#### [Written instruction]
Write out all of the items below, keeping every word, number and mark unchanged.

## START The data

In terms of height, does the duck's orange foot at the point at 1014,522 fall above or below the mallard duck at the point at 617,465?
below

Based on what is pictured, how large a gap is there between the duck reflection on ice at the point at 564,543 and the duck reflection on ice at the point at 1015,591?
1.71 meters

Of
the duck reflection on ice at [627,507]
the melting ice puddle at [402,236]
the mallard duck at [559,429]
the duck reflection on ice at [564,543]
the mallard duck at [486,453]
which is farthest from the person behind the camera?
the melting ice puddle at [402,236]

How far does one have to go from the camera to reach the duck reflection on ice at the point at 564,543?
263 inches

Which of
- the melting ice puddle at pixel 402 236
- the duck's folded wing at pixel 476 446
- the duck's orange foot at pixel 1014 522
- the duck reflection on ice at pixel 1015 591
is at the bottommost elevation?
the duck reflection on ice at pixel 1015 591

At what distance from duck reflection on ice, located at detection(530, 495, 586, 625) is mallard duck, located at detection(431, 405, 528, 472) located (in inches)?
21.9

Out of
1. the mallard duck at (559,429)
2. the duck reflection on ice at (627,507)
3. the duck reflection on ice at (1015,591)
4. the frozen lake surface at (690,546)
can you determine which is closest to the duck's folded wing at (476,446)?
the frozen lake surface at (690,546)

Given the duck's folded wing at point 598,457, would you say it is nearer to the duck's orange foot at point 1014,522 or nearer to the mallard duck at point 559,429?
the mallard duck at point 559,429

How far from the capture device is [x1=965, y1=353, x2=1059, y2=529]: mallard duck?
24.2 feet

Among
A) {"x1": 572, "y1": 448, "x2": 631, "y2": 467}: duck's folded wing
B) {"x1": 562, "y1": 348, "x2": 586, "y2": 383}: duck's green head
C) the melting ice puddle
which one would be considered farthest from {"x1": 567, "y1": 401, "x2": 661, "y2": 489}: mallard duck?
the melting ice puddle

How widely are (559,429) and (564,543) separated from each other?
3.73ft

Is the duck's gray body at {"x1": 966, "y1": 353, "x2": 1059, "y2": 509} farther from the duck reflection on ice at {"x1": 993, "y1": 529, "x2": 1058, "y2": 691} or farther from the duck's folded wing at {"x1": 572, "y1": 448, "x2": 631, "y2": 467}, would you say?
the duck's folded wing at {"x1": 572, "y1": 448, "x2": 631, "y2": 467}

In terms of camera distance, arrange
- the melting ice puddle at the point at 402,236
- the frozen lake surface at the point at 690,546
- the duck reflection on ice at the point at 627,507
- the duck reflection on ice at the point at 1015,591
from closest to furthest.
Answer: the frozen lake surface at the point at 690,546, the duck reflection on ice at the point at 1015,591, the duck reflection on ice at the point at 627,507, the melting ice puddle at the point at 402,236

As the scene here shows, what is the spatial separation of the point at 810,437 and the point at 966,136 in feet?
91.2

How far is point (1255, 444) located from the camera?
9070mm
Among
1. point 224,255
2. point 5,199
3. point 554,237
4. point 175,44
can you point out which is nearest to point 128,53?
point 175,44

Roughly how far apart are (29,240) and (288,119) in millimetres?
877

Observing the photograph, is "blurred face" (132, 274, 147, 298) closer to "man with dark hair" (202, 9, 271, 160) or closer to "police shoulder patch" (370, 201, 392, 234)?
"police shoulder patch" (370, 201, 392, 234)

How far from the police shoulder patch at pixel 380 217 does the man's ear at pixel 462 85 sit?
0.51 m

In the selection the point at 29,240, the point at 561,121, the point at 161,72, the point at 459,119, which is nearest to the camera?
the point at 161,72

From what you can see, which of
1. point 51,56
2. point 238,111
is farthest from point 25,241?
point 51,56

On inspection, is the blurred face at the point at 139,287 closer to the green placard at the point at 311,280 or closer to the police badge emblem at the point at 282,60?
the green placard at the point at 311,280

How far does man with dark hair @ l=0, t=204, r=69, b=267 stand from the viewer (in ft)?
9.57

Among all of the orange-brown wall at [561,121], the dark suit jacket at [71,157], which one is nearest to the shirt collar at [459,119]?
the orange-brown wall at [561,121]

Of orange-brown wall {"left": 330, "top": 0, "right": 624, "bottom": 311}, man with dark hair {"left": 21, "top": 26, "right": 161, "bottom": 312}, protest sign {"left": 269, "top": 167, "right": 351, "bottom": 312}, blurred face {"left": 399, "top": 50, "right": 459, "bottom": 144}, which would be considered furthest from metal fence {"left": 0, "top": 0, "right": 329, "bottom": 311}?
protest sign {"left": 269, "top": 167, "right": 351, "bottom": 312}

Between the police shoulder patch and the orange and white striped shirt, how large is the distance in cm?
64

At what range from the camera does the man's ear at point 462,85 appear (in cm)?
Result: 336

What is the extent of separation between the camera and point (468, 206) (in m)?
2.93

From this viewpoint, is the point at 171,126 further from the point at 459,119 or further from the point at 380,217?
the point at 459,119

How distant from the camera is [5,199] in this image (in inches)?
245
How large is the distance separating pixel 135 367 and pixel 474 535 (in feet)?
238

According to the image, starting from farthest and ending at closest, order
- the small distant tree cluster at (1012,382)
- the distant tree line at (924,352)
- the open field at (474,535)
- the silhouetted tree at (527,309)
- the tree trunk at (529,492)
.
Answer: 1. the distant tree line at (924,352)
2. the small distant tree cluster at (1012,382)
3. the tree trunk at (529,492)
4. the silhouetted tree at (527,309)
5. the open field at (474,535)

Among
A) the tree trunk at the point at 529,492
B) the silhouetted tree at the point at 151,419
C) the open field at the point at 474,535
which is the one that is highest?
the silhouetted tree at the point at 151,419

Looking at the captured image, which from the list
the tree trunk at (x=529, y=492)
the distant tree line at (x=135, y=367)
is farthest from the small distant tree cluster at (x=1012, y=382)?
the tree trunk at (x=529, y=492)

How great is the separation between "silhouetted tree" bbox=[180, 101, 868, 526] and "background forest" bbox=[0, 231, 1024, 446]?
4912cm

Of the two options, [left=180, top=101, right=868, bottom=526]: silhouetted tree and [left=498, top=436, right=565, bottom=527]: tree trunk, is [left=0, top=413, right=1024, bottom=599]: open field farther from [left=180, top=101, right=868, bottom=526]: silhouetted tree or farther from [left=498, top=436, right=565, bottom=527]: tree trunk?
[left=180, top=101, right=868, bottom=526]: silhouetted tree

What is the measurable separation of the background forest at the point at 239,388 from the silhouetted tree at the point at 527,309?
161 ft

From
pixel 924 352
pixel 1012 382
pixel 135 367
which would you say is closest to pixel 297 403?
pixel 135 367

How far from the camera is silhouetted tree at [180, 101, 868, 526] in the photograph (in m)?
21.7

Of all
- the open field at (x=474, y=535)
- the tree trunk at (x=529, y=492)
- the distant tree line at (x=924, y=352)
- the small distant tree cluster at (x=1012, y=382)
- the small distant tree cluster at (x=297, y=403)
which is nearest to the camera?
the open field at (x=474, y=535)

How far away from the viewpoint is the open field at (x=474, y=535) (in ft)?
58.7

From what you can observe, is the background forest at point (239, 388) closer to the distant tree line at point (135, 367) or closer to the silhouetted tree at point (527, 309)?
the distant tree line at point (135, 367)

## END The data

#### [Answer in full]
In terms of height, does the duck's orange foot at the point at 1014,522 fall above or below the mallard duck at the point at 617,465?
below

Based on what is pictured, how large a gap is there between the duck reflection on ice at the point at 564,543 and the duck reflection on ice at the point at 1015,591?
1.71 meters

Of
the duck reflection on ice at [627,507]
the melting ice puddle at [402,236]
the mallard duck at [559,429]
the duck reflection on ice at [564,543]
the mallard duck at [486,453]
which is farthest from the person behind the camera?
the melting ice puddle at [402,236]

How far does one have to go from the camera to reach the duck reflection on ice at the point at 564,543?
263 inches

Which of
- the melting ice puddle at pixel 402 236
- the duck's folded wing at pixel 476 446
- the duck's orange foot at pixel 1014 522
- the duck reflection on ice at pixel 1015 591
is at the bottommost elevation?
the duck reflection on ice at pixel 1015 591

At what distance from duck reflection on ice, located at detection(530, 495, 586, 625) is mallard duck, located at detection(431, 405, 528, 472) located (in inches)?
21.9

Out of
1. the mallard duck at (559,429)
2. the duck reflection on ice at (627,507)
3. the duck reflection on ice at (1015,591)
4. the frozen lake surface at (690,546)
can you determine which is closest to the duck's folded wing at (476,446)?
the frozen lake surface at (690,546)

Given the duck's folded wing at point 598,457, would you say it is nearer to the duck's orange foot at point 1014,522 or nearer to the mallard duck at point 559,429?
the mallard duck at point 559,429

How far from the capture device is [x1=965, y1=353, x2=1059, y2=529]: mallard duck?
24.2 feet

Among
A) {"x1": 572, "y1": 448, "x2": 631, "y2": 467}: duck's folded wing
B) {"x1": 562, "y1": 348, "x2": 586, "y2": 383}: duck's green head
C) the melting ice puddle
which one would be considered farthest from {"x1": 567, "y1": 401, "x2": 661, "y2": 489}: mallard duck?
the melting ice puddle

How widely are (559,429) and (564,543) separated from each other?
3.73ft

Is the duck's gray body at {"x1": 966, "y1": 353, "x2": 1059, "y2": 509} farther from the duck reflection on ice at {"x1": 993, "y1": 529, "x2": 1058, "y2": 691} or farther from the duck's folded wing at {"x1": 572, "y1": 448, "x2": 631, "y2": 467}, would you say?
the duck's folded wing at {"x1": 572, "y1": 448, "x2": 631, "y2": 467}

In terms of camera distance, arrange
- the melting ice puddle at the point at 402,236
- the frozen lake surface at the point at 690,546
- the duck reflection on ice at the point at 627,507
- the duck reflection on ice at the point at 1015,591
from closest to furthest.
Answer: the frozen lake surface at the point at 690,546, the duck reflection on ice at the point at 1015,591, the duck reflection on ice at the point at 627,507, the melting ice puddle at the point at 402,236

As the scene here shows, what is the spatial separation of the point at 810,437 and the point at 966,136 in feet?
91.2

How far is point (1255, 444) located from the camera?
9070mm
Among
1. point 224,255
2. point 5,199
3. point 554,237
4. point 175,44
can you point out which is nearest to point 128,53?
point 175,44

Roughly how far apart are (29,240) and (288,119) in millimetres?
877

Observing the photograph, is "blurred face" (132, 274, 147, 298) closer to "man with dark hair" (202, 9, 271, 160) or closer to "police shoulder patch" (370, 201, 392, 234)?
"police shoulder patch" (370, 201, 392, 234)

How far from the police shoulder patch at pixel 380 217 does the man's ear at pixel 462 85 sit?
0.51 m

In the selection the point at 29,240, the point at 561,121, the point at 161,72, the point at 459,119, which is nearest to the camera?
the point at 161,72

From what you can see, which of
1. point 51,56
2. point 238,111
is farthest from point 25,241?
point 51,56

On inspection, is the blurred face at the point at 139,287 closer to the green placard at the point at 311,280 or closer to the police badge emblem at the point at 282,60?
the green placard at the point at 311,280

How far does man with dark hair @ l=0, t=204, r=69, b=267 stand from the viewer (in ft)?
9.57

Among all of the orange-brown wall at [561,121], the dark suit jacket at [71,157], which one is nearest to the shirt collar at [459,119]?
the orange-brown wall at [561,121]

Of orange-brown wall {"left": 330, "top": 0, "right": 624, "bottom": 311}, man with dark hair {"left": 21, "top": 26, "right": 161, "bottom": 312}, protest sign {"left": 269, "top": 167, "right": 351, "bottom": 312}, blurred face {"left": 399, "top": 50, "right": 459, "bottom": 144}, which would be considered furthest from metal fence {"left": 0, "top": 0, "right": 329, "bottom": 311}?
protest sign {"left": 269, "top": 167, "right": 351, "bottom": 312}

Between the police shoulder patch and the orange and white striped shirt, how large is the distance in cm?
64

At what range from the camera does the man's ear at point 462,85 appear (in cm)?
Result: 336

What is the extent of separation between the camera and point (468, 206) (in m)?
2.93

From this viewpoint, is the point at 171,126 further from the point at 459,119 or further from the point at 380,217?
the point at 459,119

How distant from the camera is [5,199] in this image (in inches)?
245
How large is the distance separating pixel 135 367 and pixel 474 535 (in feet)?
238

According to the image, starting from farthest and ending at closest, order
- the small distant tree cluster at (1012,382)
- the distant tree line at (924,352)
- the open field at (474,535)
- the silhouetted tree at (527,309)
- the tree trunk at (529,492)
.
Answer: 1. the distant tree line at (924,352)
2. the small distant tree cluster at (1012,382)
3. the tree trunk at (529,492)
4. the silhouetted tree at (527,309)
5. the open field at (474,535)

Among
A) the tree trunk at the point at 529,492
B) the silhouetted tree at the point at 151,419
C) the open field at the point at 474,535
which is the one that is highest?
the silhouetted tree at the point at 151,419

Looking at the captured image, which from the list
the tree trunk at (x=529, y=492)
the distant tree line at (x=135, y=367)
is farthest from the small distant tree cluster at (x=1012, y=382)?
the tree trunk at (x=529, y=492)

How great is the separation between "silhouetted tree" bbox=[180, 101, 868, 526] and "background forest" bbox=[0, 231, 1024, 446]?
4912cm

Of the two options, [left=180, top=101, right=868, bottom=526]: silhouetted tree and [left=498, top=436, right=565, bottom=527]: tree trunk, is [left=0, top=413, right=1024, bottom=599]: open field farther from [left=180, top=101, right=868, bottom=526]: silhouetted tree or farther from [left=498, top=436, right=565, bottom=527]: tree trunk?
[left=180, top=101, right=868, bottom=526]: silhouetted tree

What is the measurable separation of the background forest at the point at 239,388 from the silhouetted tree at the point at 527,309?
161 ft

From
pixel 924 352
pixel 1012 382
pixel 135 367
which would you say is closest to pixel 297 403?
pixel 135 367

How far from the camera is silhouetted tree at [180, 101, 868, 526] in the photograph (in m)?
21.7

Of all
- the open field at (x=474, y=535)
- the tree trunk at (x=529, y=492)
- the distant tree line at (x=924, y=352)
- the small distant tree cluster at (x=1012, y=382)
- the small distant tree cluster at (x=297, y=403)
which is nearest to the camera?
the open field at (x=474, y=535)

How far away from the viewpoint is the open field at (x=474, y=535) (in ft)?
58.7

From what you can observe, is the background forest at point (239, 388) closer to the distant tree line at point (135, 367) or closer to the silhouetted tree at point (527, 309)?
the distant tree line at point (135, 367)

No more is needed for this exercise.